Two years ago, Sam put $1,000 into a savings account.

%-change = change in value / original value

original value here: 1000 $

change value: we need to calculate the account after year 2. we take our 1100 $ after 1 year and calculate 10 % which is 110 $. we get 1210 $ after 2 years. hence there was a change in value of 210 $.

plug into formula : 210 $ / 1000 $ = 21 / 100 =21 %

Thus C.

Hope it helps.

generis






We are not given rate of interest (r) directly. Did you calculate the same by knowing principal amount (Rs.1000),
tenure (1 year), interest (Rs. 100) and using equation: Interest = PrT/100 for the first year and then using the same for the second year?

niks18
Is the highlighted part in question required to be given?

adkikani , I think you ask two questions.

1) did I use simple interest rate equation?
2) why does it look as if I did?

• No, I did not use interest rate
I used net change in money amount for each year

Year 1's change amount is given: + $100
Year 2's change rate is given:
10% increase on $1,100 = + $110

Then I calculated percent change from net amount change,
see original post. (Change/Original * 100)

Your question about the highlighted portion
is interesting.

If Sam left the earned interest in the bank;
and if Sam left the account alone;
of course we can calculate the amount in the account.
He put in $1000. He earned $100. His total = $1,100.

But we don't know what Sam did with the account.
The highlighted portion tells us that he left it alone.

• I suspect it appears that I used interest rates
because for any given first year,
if simple interest rate = annual compound interest rate,
amount yielded is identical.

• Use interest rate? Yes, but . . .
If I were to calculate percent increase
using interest rates, I would:

1) not use strict SI (it's inaccurate)*
2) use multipliers or
3) use compound annual interest

For #2 and #3, I would omit principal amount.

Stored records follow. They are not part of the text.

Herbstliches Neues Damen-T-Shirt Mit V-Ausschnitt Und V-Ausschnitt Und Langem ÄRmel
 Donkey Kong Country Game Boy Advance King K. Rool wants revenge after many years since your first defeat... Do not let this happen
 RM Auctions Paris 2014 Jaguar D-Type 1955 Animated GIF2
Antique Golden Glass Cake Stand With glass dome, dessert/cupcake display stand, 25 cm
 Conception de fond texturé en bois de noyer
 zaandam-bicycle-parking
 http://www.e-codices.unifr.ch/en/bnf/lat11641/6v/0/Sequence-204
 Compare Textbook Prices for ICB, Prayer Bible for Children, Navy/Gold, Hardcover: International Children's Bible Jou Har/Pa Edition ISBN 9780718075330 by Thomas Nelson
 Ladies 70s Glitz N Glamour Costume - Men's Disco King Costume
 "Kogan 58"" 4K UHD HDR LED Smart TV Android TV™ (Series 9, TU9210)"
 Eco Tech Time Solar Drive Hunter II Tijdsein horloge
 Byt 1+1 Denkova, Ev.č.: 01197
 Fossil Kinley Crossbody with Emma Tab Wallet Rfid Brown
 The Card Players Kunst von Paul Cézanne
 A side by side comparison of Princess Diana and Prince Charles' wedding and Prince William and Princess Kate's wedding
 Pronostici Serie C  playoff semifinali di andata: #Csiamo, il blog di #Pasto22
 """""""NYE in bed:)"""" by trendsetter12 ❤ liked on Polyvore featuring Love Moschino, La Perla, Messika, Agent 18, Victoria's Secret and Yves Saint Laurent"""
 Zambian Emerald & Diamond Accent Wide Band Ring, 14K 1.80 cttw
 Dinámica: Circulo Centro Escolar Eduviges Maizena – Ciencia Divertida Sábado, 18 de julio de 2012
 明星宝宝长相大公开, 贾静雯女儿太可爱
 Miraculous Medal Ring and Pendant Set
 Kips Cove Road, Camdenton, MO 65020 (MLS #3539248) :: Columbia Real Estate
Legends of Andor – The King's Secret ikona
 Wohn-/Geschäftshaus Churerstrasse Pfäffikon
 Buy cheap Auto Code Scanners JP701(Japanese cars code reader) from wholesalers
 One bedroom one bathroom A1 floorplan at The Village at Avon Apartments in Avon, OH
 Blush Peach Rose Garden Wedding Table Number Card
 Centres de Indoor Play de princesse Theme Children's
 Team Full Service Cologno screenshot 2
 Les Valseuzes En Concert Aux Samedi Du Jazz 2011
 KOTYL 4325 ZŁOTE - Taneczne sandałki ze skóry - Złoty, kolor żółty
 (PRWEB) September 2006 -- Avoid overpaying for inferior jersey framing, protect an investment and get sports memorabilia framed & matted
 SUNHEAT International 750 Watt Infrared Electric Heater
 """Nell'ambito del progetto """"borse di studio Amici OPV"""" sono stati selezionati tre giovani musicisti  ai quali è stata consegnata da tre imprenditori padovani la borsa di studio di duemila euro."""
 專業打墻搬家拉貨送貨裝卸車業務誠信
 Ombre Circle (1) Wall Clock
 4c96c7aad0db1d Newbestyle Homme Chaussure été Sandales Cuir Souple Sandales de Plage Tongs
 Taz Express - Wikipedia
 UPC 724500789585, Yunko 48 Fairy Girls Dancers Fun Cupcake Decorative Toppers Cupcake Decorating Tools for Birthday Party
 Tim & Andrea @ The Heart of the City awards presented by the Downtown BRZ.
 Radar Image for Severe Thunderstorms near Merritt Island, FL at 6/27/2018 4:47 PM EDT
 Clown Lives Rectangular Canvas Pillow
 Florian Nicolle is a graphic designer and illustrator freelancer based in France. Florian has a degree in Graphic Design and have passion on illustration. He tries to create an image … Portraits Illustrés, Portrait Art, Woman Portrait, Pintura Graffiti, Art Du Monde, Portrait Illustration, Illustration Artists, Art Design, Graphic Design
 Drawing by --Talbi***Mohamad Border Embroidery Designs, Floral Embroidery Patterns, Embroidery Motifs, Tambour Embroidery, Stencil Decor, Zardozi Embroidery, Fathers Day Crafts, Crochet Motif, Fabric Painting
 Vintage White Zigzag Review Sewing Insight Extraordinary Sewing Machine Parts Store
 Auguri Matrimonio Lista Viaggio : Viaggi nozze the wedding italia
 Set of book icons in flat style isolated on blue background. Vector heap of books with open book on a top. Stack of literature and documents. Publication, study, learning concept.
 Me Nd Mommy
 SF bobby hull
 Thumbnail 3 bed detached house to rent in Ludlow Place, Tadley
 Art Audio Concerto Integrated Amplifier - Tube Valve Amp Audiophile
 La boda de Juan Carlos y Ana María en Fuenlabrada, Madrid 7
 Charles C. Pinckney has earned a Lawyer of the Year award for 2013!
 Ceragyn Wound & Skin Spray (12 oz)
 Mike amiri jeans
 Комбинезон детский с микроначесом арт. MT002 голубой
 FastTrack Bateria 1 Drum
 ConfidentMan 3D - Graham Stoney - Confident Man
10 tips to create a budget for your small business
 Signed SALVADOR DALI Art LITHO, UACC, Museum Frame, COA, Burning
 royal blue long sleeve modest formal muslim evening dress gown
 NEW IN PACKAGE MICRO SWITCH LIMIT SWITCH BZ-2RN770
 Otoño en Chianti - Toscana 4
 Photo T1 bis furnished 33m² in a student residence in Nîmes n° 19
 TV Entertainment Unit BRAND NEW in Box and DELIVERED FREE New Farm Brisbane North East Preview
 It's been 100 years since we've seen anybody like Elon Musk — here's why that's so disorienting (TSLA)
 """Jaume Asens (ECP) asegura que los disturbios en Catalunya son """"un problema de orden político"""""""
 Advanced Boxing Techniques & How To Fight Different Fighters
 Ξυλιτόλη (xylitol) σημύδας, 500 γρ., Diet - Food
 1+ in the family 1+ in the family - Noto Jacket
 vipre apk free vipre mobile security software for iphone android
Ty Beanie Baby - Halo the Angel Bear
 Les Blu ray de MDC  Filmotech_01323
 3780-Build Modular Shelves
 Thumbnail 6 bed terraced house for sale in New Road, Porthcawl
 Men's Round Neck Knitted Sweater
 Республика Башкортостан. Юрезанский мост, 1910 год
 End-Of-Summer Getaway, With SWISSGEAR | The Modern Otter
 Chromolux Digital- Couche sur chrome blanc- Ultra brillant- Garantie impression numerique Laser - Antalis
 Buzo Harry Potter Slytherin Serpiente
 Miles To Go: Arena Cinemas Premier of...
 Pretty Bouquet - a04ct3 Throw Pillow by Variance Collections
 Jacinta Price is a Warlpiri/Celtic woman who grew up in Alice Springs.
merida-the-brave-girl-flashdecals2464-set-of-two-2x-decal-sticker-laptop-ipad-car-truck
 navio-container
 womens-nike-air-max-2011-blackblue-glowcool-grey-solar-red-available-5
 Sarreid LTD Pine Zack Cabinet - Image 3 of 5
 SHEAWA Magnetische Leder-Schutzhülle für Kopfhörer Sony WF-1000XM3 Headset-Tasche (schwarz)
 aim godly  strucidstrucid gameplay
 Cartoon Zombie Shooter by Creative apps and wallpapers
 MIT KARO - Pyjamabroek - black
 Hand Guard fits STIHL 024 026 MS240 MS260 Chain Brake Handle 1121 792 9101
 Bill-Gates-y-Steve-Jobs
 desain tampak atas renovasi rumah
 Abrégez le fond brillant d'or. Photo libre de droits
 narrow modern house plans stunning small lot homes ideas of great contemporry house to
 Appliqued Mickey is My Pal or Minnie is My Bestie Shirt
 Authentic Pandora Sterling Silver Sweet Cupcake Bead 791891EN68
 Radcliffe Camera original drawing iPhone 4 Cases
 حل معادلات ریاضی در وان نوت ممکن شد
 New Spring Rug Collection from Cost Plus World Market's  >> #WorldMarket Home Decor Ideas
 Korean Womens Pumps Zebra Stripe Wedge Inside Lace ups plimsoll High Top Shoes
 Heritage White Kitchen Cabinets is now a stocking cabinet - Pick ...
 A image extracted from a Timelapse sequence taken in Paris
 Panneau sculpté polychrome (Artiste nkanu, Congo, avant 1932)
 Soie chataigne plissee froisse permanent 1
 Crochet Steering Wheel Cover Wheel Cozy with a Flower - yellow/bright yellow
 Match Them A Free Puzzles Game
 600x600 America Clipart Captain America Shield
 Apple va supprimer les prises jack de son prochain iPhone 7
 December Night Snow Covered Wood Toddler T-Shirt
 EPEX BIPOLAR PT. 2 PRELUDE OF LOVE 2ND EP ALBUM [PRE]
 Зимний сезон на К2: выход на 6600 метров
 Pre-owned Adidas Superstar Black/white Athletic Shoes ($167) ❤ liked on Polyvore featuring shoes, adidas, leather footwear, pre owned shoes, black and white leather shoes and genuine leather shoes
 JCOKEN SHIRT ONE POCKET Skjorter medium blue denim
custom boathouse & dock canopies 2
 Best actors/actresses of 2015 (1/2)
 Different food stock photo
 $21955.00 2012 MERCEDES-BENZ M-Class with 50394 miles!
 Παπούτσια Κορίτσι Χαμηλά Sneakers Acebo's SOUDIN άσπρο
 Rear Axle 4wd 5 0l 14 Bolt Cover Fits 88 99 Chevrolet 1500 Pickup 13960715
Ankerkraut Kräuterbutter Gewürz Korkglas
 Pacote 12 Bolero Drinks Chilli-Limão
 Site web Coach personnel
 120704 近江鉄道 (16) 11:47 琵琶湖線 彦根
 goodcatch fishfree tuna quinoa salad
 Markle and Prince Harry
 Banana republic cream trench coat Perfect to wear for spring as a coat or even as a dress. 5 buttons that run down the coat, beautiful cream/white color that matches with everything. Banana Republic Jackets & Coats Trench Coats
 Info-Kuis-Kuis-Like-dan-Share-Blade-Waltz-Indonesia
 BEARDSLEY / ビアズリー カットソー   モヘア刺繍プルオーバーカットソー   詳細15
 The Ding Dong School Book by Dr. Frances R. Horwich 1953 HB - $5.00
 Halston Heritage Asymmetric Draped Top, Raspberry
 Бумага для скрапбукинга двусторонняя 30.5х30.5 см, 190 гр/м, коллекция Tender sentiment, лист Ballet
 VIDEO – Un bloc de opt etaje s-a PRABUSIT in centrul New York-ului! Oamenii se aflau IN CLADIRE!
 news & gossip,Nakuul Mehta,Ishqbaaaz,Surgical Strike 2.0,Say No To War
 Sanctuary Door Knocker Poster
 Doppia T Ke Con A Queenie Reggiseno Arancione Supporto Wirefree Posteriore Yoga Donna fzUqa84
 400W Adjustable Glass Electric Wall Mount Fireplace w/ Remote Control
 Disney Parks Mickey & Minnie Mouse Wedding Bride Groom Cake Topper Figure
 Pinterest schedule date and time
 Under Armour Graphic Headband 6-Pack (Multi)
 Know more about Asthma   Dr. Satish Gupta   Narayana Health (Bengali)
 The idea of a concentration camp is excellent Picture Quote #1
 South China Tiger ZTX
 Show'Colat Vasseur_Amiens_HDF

Not needed.

Percent change using
multipliers= compound interest rate

• Multipliers - TOTAL factor increase

Multiplier, Year 1? Deduce from base + interest
\(1,000 + 100 = 1,100\)
Multiplier: \(\frac{1,100}{1,000}= 1.1\)

Multiplier for Year 2? Given.
10% increase on extant amount = \(1.1\)

Multipliers: TOTAL increase factor?
(Year 1 multiplier * Year 2 multiplier) = total increase factor
Total increase factor: \((1.1 * 1.1) = 1.21\)
Original base? \(1\)

• Compound annual interest: TOTAL factor increase

\(A_{final}=P(1+.10)^{nt}\)
\(A_{final}=P(1.1)^{1*2}\)
\(A_{final}=P(1.1)^2\)
\(A_{final}=1.21P\)

\(A_{original}= P\)

• Percent increase:

\(\frac{New-Old}{Old}*100\)

\((\frac{1.21-1}{1}*100)=(\frac{.21}{1}*100)\)
\(= .21*100=21\) percent

OR \((\frac{1.21P-1P}{1P}*100)=(\frac{.21P}{1P}*100)\)
\(=.21*100=21\) percent

Hope that answers your question.

*SI amount for both years?
INCORRECT if years are taken together
Run this formula for SI:
\(A_{final} = P(1 + rt)\)
Total after two years is $1,200. Not correct.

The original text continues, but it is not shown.